Когда-то он числился писателем "рабочей темы", то есть писал очерки о так называемых передовиках производства. Очерки были скучны, бездарны, их, может быть, никто, кроме корректоров, и не читал, но коллеги относились к автору снисходительно, считая его до поры до времени безвредным занудой. Что зануда он не безвредный, стало выясняться в семидесятых годах, когда он запоздало начал делать административную карьеру и, наверстывая упущенное, сильно превзошел в своих стараниях даже негодяев с богатым прошлым.
Будучи произведен в ранг секретаря Московского отделения Cоюза писателей, он был весьма кровожаден. Активно выступал на закрытых заседаниях секретариата, участвовал в исключении из писателей Галича, Чуковской, Максимова, Корнилова, Владимова и авторов "Метрополя". Меня обвинял в том, что я антисоветский и антинародный, пишу по заданию заокеанских хозяев, за что должен быть примерно наказан. Власть ценила его усердие, он был хвалим начальством и газетами, отчего возгордился и произнес однажды насмешившую многих фразу: "Слава пришла, а здоровья нет". Здоровья, однако, хватило на то, чтобы дожить до полного крушения честолюбивых иллюзий. Теперь его никто не печатает, никто не хвалит, мало кто помнит, власть потеряла к нему интерес, а он потерял сам себя.
Опасаясь, что ему за прошлые доблести воздадут по заслугам, он как-то фальшиво покаялся, сослался на идеологическое ослепление, хотя врет, дело было не в том, что дурак, а в том, что подлец.
Теперь он и его коллеги согласны жить дружно с нами, ими тогда недобитыми, и принять нас в свою компанию, очевидно, заметив, что сами по себе они стоят немного. Бывшим членам Московской писательской организации предложено вспомнить родную структуру и снова влиться в нее гуртом. А Анатолий Салуцкий в статье "Можно ли возродить сообщество писателей?" ("Литгазета", № 29) надеется, что можно (а я надеюсь, что нет), и тоскует по прошлому, когда писатели "активно проявляли себя на общественном поприще - в ладу или в споре с себе подобными". Лада мы в памяти не удержали, а спор, как помнится, принимал формы своеобразные: одни травили других, и бывало, до смерти. Со многими жертвами сами справлялись, а на других науськивали профессиональных карателей, призывая отклонившихся от канонов соцреализма "расстреливать как бешеных собак". И органы не всегда могли отказать "писательской общественности" в подобной услуге.
Семидесятые годы Салуцкий вспоминает с особенной теплотой.
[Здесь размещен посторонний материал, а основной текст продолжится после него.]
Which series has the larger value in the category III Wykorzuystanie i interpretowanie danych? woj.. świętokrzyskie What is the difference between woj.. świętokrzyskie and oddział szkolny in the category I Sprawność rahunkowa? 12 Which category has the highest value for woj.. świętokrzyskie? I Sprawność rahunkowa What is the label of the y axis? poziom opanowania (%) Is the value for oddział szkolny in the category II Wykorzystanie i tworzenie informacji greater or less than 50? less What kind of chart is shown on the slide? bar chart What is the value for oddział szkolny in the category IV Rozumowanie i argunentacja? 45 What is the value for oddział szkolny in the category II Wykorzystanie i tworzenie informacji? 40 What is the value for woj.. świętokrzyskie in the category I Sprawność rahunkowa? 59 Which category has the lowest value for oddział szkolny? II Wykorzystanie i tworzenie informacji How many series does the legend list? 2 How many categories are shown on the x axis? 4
В "Новом мире" тогда печатались вместе Бакланов и Бондарев, Ахмадулина и Глушкова, Евтушенко и Ю. Кузнецов, Слуцкий и Куняев, Вознесенский и Софронов. А у нас и об этом периоде другие воспоминания. Как раз в семидесятые годы некоторых товарищей, поставленных Салуцким в перечисленных парах вторыми, спускали с поводков, и они нас грызли, злобно урча и с большим аппетитом.
И после всего этого опять давайте жить вместе?
Нет уж, господа, лучше с волками, чем с вами. Тем более что, как только мы с вами соединимся, вы опять начнете создавать правления, секретариаты, комиссии, сами туда первые влезете, а там уж неизбежно начнете доказывать, что вы нужны литературе больше, чем мы. Так что живите себе отдельно. Если можете, существуйте на гонорары. А не можете, на хлеб можно зарабатывать более достойным способом, чем протирание штанов в президиумах и закрытых секретариатах. Для заработка можно разводить огород, водить такси, прислуживать в ресторане - все это труд, может быть, не очень прибыльный, зато честный.
А писателям, которые в правду писатели, вы ни для чего не нужны. Писатель относится к тем, кто, по словам Окуджавы, ценит одиночество превыше всего. И сбиваться в стаю ему нет никакого резона. Он иногда может, имея тот или иной общественный интерес, временно объединиться с людьми, близкими по душе и по духу. Но ведь не с кем же попало и не до гроба.